Ein Paukenschlag, der sowohl die Bundesregierung als auch die Ampelfraktionen offenbar völlig unvorbereitet traf, war das Urteil des Bundesverfassungsgerichts (BVerfG) vom 15. November 2023. Das BVerfG hatte auf Antrag der CDU/CSU-Bundestagsfraktion entschieden, den zweiten Nachtragshaushalt 2021 für verfassungswidrig zu befinden und somit dessen Nichtigkeit erklärt. Mit dieser höchstrichterlichen Entscheidung fehlten den politischen Entscheidungsträgern in der Bundesregierung und in der „Ampel-Fraktion“ plötzlich und unerwartet 60 Mrd. €. 60.000.000.000 €, die sie für zahlreiche Klimaschutzprojekte – etwa für die Sanierung von Gebäuden oder die Elektromobilität – fest eingeplant hatten. Auch in der Gesundheitspolitik standen somit Haushaltssperren und Einsparungen im Mittelpunkt des politischen Tagesgeschäfts.

Das Urteil des BVerfG hat aber nicht nur Auswirkungen auf Projekte der Ampel-Koalition im Bereich Klimaschutz und umweltverträgliche Transformation der deutschen Wirtschaft im Allgemeinen, sondern auch auf die Gesundheitspolitik – hierbei insbesondere auf die Finanzierung der Transformationskosten bei der Modernisierung der deutschen Krankenhausstrukturen. Auf eine entsprechende Finanzierung der Transformationskosten hatten sich Bund und Länder bereits im Juli 2023 – im „Eckpunktepapier Krankenhausreform“ – nach einem sechsmonatigen Verhandlungsmarathon verständigt.

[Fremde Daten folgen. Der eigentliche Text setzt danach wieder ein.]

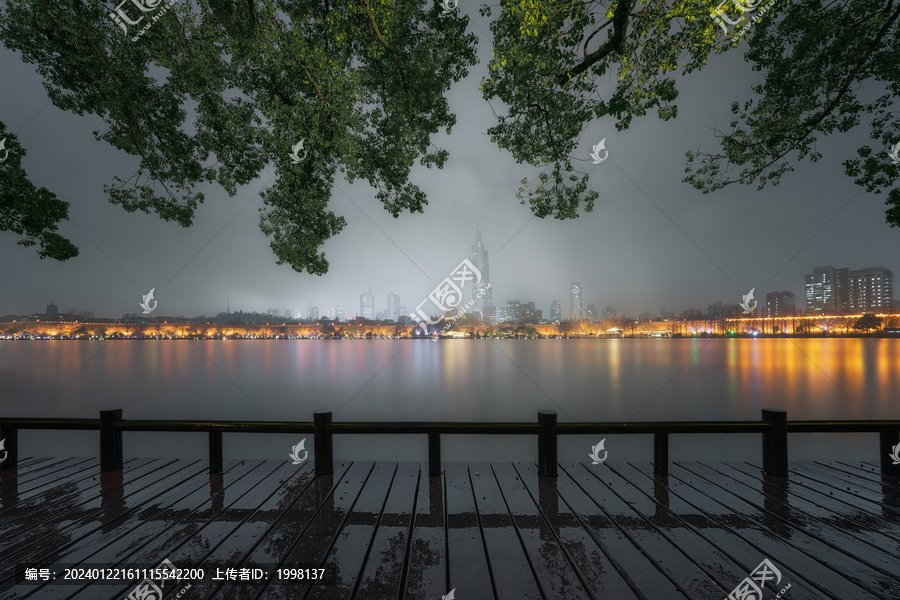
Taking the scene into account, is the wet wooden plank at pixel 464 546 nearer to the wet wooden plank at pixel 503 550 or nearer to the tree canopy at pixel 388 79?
the wet wooden plank at pixel 503 550

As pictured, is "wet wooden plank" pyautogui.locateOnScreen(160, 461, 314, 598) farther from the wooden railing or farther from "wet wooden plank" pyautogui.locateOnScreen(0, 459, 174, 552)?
"wet wooden plank" pyautogui.locateOnScreen(0, 459, 174, 552)

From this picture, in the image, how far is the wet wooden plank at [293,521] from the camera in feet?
10.5

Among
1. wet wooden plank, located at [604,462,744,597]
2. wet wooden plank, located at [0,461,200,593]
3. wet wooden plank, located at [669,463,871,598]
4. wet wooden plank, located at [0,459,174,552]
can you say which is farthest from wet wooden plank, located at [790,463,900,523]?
wet wooden plank, located at [0,459,174,552]

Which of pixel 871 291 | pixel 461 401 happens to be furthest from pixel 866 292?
pixel 461 401

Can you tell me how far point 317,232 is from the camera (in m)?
7.82

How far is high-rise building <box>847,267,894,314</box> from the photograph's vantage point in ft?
236

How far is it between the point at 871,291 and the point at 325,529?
10990 centimetres

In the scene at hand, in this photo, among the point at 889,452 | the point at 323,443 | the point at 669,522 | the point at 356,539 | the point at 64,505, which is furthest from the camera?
the point at 323,443

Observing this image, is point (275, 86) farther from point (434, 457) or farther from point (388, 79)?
point (434, 457)

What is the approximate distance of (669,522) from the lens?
4258 millimetres

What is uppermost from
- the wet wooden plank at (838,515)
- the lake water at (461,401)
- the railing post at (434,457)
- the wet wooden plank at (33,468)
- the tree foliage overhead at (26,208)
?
the tree foliage overhead at (26,208)

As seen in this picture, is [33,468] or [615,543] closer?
[615,543]

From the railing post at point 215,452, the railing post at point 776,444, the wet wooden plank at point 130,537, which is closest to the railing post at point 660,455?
the railing post at point 776,444

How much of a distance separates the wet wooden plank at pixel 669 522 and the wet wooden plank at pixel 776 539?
0.35m
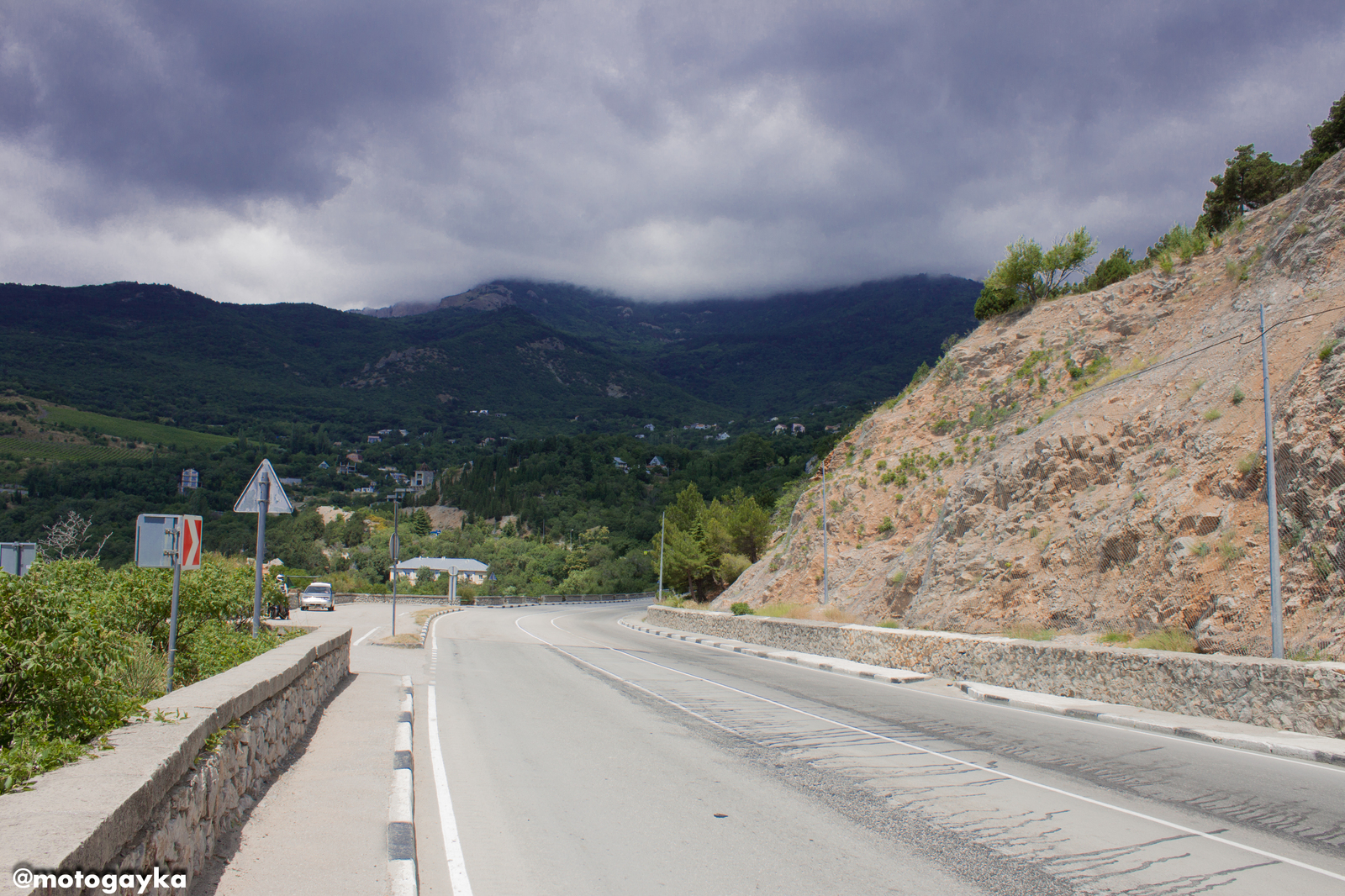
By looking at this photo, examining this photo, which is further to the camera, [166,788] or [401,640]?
[401,640]

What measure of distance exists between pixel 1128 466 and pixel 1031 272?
17.6 metres

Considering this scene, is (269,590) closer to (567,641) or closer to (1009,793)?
(567,641)

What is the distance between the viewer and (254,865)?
497 cm

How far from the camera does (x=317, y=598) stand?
4512 centimetres

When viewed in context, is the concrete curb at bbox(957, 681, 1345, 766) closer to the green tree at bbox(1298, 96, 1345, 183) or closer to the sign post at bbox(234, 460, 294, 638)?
the sign post at bbox(234, 460, 294, 638)

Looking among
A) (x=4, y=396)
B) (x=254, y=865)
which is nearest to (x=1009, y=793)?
(x=254, y=865)

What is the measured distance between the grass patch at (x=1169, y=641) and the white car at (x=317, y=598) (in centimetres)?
4280

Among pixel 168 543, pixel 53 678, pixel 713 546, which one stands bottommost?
pixel 713 546

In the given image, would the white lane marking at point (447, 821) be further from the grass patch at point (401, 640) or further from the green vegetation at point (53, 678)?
the grass patch at point (401, 640)

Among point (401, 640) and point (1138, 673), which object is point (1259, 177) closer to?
point (1138, 673)

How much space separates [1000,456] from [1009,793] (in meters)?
19.2

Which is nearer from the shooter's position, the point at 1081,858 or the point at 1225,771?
the point at 1081,858

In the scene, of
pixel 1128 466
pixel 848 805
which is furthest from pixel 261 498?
pixel 1128 466

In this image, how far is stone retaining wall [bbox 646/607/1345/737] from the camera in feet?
34.4
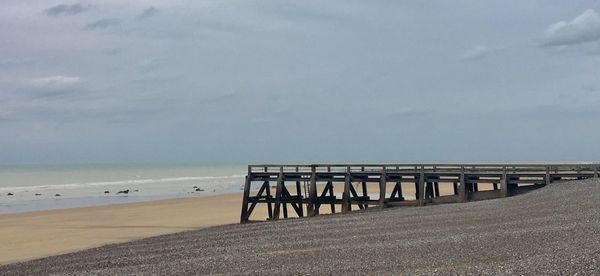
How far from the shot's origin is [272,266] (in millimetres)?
15141

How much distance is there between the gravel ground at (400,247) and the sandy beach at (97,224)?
19.4 feet

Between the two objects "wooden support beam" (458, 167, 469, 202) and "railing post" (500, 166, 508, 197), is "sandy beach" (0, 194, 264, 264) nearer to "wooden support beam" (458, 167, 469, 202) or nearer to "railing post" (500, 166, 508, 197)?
"wooden support beam" (458, 167, 469, 202)

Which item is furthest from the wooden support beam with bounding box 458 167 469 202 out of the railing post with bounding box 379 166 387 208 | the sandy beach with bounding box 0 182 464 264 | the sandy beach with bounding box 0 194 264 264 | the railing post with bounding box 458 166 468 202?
the sandy beach with bounding box 0 194 264 264

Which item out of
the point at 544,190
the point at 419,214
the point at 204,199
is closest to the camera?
the point at 419,214

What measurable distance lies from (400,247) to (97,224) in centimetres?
2382

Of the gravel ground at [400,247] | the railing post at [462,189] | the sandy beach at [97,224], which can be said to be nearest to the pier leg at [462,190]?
the railing post at [462,189]

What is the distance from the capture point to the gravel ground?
1350 centimetres

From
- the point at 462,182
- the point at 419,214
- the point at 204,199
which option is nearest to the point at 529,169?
the point at 462,182

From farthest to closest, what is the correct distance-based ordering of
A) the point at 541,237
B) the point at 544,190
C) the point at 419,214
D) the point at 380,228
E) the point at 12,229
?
the point at 12,229 → the point at 544,190 → the point at 419,214 → the point at 380,228 → the point at 541,237

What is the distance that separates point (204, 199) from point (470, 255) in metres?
42.1

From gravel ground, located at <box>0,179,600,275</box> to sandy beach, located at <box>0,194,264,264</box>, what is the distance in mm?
5924

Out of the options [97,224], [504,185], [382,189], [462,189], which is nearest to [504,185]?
[504,185]

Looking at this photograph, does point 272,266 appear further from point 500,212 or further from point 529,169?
point 529,169

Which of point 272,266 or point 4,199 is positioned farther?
point 4,199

Mit Blick auf eine zukunftsweisende Perspektive für die Beschäftigten der Krankenhäuser, die Patientinnen und Patienten, aber auch die Beitragszahlenden war das Jahr 2023 wohl ein verlorenes Jahr. Verloren, weil keine Modernisierung der Krankenhauslandschaft beschlossen und gestartet werden konnte und somit keine zukunftssicheren Arbeitsplätze sowie die Versorgung verbessernde Strukturen geschaffen werden konnten. Verloren auch, weil die finanzpolitischen Rahmenbedingungen des Bundes kleiner und die finanziellen Reserven der gesetzlichen Krankenkassen – ohne nachhaltigen Effekt – aufgezehrt wurden. Notwendige Entscheidungen wurden vertagt und die Probleme werden sich verschärfen.

Mit einem weiteren Blick zurück möchten wir als Autoren der krankenhauspolitischen Chronik an den ehemaligen Geschäftsführer „Versorgung“ beim AOK-Bundesverband, Herrn Karl-Heinz Schönbach (\({{\dagger}}\)), erinnern, der vor einigen Jahren, gemeinsam mit Sven Siekmann, das Buch „Wie schnell ist nichts passiert!“ herausgegeben hat. Eigentlich sind wir davon ausgegangen, dass dieser Titel uns nicht so schnell wieder in Erinnerung kommt – aber doch ist es offensichtlich so, dass dieses „Leidmotiv“ wieder zum Tragen kommt. Möge das Jahr 2025 im Interesse der Beschäftigten, Patientinnen und Patienten sowie Beitragszahlenden bezüglich der Krankenhausreform erfolgreicher sein. Wir haben keine Zeit mehr zu verlieren und die richtigen Protagonisten für eine qualitative Krankenversorgung sollten von den Maßnahmen profitieren!